In fact the conversion is a little more complicated.
string s2 = "\u94b1";
is in fact the equivalent of:
char cs2 = { 0xe9, 0x92, 0xb1, 0}; string s2 = cs2;
That means that you are initializing it the the 3 characters that compose the UTF8 representation of 钱 - you char just examine s2.c_str()
to make sure of that.
So to process the 6 raw characters '\', 'u', '9', '4', 'b', '1', you must first extract the wchar_t from string s1 = "\\u94b1";
(what you get when you read it).
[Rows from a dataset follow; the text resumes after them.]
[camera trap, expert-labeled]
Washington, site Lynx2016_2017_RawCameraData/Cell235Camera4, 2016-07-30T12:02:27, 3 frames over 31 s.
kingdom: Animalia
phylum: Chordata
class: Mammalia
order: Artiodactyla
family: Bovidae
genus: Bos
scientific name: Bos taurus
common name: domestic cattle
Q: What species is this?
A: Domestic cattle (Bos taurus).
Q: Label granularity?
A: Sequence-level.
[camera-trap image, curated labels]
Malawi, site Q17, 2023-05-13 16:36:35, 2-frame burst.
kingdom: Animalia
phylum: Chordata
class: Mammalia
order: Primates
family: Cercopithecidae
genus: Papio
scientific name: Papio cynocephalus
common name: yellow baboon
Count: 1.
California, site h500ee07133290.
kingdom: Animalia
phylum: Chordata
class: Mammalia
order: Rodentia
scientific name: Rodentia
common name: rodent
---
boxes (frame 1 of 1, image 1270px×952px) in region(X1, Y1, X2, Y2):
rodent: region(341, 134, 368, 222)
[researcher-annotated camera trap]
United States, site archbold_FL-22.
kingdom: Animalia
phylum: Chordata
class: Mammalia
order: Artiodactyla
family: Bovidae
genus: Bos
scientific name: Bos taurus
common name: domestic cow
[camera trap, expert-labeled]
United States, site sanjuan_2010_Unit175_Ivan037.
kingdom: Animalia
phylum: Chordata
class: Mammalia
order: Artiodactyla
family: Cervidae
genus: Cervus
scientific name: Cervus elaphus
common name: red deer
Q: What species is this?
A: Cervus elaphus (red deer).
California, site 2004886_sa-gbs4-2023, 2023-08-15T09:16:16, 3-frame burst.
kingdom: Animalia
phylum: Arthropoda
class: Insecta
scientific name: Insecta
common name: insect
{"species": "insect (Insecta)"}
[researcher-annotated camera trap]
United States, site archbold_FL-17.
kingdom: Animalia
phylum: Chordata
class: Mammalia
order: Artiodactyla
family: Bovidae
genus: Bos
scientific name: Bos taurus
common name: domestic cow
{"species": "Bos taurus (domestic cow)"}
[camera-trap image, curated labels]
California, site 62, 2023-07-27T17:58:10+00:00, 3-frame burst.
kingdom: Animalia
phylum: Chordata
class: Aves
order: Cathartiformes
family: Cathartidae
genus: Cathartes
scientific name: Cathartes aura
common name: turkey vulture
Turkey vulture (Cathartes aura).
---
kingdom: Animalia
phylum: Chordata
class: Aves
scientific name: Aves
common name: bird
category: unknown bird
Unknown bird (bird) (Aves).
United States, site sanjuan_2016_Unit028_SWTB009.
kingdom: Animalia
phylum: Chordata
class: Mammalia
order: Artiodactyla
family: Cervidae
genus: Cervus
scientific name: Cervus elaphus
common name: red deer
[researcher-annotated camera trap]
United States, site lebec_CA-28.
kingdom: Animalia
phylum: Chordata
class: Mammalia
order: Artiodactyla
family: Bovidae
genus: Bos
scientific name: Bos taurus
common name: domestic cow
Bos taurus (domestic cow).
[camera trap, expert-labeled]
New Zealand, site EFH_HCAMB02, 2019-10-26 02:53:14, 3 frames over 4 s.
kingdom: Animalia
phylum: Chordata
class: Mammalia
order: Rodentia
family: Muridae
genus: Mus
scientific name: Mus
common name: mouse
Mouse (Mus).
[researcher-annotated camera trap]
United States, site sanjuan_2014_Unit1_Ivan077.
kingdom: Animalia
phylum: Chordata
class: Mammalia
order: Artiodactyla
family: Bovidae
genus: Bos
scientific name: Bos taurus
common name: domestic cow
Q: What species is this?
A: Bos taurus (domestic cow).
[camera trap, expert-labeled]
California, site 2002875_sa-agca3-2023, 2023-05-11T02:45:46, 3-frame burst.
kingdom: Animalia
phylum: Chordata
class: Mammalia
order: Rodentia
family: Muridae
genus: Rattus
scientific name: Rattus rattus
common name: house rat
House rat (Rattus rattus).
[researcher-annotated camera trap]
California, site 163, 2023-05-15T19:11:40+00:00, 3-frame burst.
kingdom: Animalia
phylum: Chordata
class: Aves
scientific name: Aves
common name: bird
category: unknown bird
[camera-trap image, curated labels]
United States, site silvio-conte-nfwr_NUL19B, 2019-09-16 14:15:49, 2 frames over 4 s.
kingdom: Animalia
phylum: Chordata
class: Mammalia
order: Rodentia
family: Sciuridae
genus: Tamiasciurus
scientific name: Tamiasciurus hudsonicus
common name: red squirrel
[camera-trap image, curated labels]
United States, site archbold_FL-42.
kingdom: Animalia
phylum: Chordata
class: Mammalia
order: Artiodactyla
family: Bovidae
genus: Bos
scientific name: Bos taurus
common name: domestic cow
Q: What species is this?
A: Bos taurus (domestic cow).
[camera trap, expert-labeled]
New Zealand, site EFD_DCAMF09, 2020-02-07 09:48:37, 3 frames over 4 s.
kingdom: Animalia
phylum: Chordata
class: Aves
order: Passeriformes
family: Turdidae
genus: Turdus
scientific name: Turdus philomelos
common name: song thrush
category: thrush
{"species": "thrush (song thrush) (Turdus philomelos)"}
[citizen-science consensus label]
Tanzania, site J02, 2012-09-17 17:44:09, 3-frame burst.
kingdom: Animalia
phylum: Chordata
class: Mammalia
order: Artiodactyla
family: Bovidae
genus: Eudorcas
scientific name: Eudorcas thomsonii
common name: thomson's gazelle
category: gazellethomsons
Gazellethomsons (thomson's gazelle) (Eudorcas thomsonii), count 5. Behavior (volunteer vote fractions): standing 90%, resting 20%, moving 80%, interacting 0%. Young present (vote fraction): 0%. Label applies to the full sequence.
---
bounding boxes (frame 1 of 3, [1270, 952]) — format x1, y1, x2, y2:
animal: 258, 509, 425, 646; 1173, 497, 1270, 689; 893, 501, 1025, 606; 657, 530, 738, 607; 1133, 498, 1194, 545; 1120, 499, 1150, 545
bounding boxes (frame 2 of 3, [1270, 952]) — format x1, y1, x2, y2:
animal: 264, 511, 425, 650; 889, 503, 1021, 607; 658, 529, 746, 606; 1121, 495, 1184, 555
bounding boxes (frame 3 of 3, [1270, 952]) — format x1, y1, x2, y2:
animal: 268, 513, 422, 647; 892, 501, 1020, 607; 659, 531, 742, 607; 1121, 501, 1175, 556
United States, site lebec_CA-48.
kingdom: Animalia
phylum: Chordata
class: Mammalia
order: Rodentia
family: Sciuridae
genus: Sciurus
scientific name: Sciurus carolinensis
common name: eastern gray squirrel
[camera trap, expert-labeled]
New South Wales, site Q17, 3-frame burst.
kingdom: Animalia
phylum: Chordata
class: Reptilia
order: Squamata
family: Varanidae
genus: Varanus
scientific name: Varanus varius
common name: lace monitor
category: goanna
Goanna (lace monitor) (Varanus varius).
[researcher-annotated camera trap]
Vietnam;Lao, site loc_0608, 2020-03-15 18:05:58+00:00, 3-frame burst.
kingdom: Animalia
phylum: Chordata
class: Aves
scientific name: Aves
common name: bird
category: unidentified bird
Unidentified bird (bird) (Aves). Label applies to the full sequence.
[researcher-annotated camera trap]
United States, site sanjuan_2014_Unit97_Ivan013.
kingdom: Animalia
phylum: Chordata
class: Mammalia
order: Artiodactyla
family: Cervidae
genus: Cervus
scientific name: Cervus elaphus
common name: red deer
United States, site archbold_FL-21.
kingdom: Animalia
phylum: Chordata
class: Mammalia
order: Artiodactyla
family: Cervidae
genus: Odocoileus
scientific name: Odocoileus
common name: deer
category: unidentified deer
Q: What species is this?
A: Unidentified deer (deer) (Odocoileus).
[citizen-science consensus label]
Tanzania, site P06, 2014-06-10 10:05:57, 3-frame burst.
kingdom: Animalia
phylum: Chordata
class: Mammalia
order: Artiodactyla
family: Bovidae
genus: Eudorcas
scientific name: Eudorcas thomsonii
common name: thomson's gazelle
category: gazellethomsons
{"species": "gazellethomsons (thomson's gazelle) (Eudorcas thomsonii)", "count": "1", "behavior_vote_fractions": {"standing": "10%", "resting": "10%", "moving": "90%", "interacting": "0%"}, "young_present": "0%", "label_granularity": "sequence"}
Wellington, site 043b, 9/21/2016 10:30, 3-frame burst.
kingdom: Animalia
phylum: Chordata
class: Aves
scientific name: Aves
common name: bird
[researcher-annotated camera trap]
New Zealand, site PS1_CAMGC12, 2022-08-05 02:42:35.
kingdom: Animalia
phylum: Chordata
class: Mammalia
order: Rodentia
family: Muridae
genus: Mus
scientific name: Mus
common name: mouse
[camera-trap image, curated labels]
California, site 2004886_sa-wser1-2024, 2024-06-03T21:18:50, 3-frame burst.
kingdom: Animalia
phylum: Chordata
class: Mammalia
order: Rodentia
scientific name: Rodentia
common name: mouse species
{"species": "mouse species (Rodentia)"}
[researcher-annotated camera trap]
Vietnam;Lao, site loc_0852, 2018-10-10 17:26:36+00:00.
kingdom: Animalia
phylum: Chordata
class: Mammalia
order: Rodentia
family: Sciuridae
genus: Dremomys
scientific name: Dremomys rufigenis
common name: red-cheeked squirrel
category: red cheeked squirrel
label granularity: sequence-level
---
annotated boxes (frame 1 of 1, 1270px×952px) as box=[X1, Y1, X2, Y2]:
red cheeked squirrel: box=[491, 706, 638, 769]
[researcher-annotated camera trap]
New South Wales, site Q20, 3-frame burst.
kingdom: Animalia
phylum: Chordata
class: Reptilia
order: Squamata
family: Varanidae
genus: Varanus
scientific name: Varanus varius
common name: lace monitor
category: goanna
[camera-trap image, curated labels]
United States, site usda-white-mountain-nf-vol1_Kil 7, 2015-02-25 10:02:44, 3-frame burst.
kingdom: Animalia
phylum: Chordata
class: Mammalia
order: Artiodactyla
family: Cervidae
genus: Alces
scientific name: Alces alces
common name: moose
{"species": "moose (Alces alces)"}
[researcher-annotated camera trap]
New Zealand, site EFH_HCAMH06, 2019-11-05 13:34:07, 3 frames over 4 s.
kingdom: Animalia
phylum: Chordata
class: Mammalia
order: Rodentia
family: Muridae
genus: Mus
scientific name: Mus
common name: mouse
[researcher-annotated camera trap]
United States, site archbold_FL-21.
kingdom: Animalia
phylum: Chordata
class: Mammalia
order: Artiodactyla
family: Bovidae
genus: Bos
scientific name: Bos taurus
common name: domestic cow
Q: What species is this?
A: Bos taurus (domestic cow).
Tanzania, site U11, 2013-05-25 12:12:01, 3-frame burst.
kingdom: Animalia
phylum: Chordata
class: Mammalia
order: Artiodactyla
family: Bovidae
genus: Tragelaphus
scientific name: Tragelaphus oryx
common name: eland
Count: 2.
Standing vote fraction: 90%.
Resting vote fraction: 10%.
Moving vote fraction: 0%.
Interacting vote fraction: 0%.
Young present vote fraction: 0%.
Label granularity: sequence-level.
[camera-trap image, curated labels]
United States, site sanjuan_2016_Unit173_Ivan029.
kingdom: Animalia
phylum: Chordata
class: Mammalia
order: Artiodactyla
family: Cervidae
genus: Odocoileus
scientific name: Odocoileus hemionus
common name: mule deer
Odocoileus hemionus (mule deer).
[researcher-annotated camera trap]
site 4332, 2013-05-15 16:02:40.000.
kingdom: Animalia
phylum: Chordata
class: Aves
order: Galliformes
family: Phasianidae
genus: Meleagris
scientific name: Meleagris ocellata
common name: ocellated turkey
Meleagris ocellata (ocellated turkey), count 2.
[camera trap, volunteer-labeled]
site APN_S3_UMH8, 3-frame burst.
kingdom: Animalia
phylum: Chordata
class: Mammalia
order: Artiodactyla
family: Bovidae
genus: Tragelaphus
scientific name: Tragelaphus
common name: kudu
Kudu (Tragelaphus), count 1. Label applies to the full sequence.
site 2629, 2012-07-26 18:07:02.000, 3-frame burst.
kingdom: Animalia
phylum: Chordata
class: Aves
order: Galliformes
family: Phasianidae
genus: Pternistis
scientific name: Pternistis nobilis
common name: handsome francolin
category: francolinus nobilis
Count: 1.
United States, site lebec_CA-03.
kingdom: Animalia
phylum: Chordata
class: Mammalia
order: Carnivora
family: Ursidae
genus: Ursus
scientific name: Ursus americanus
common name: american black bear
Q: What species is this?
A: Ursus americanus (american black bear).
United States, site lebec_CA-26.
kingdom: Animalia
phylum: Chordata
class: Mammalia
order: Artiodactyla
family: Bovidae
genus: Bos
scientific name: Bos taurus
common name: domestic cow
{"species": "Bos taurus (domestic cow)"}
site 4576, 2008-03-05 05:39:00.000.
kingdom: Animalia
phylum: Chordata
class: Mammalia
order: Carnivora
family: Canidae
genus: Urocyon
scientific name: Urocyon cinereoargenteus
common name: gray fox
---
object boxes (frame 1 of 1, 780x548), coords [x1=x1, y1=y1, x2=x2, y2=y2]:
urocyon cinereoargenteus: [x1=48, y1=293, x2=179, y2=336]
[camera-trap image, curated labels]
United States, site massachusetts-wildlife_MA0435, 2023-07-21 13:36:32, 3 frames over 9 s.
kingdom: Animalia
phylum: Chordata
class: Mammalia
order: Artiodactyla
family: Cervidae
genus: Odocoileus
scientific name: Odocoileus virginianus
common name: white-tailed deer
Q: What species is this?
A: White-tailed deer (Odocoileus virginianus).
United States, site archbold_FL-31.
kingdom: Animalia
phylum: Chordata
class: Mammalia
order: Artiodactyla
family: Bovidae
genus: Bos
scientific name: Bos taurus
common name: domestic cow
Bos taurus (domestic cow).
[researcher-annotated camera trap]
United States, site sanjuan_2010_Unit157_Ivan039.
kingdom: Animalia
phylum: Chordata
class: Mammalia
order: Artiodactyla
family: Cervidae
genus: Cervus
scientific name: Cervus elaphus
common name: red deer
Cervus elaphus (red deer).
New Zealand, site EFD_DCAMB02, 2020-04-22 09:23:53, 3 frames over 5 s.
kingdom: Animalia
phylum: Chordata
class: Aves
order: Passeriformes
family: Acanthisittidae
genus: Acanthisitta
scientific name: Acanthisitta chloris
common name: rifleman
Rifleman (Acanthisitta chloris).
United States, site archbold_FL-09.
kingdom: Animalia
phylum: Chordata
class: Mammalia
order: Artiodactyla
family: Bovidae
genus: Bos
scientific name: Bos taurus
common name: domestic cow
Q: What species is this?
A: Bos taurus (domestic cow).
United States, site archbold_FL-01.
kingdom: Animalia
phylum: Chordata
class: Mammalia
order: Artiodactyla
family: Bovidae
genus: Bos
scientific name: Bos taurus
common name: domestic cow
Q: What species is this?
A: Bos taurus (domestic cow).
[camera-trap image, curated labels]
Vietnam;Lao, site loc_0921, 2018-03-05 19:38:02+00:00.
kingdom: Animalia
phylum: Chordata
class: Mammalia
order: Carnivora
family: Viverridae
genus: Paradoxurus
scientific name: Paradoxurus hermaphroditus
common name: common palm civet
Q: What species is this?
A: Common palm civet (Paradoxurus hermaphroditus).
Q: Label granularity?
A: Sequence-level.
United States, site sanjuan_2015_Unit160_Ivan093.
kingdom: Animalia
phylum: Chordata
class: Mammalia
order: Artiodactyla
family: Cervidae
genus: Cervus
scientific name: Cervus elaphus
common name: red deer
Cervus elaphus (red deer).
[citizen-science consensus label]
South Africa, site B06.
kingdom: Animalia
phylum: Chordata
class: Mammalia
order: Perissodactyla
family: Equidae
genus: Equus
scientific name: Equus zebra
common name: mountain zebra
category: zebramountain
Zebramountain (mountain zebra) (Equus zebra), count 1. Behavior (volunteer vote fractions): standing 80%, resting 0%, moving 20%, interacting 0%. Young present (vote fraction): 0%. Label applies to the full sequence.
It is easy, just skip the two first characters and read it as hexadecimal:
unsigned int ui;
std::istringstream is(s1.c_str() + 2);
is >> hex >> ui;
ui
is now 0x94b1
.
Now provided you have a C++11 compliant system, you can convert it with std::convert_utf8
:
wchar_t wc = ui;
std::codecvt_utf8<wchar_t> conv;
const wchar_t *wnext;
char *next;
char cbuf[4] = {0}; // initialize the buffer to 0 to have a terminating null
std::mbstate_t state;
conv.out(state, &wc, &wc + 1, wnext, cbuf, cbuf+4, next);
cbuf
contains now the 3 characters representing 钱 in utf8 and a terminating null, and you finaly can do:
string s3 = cbuf;
cout << s3 << endl;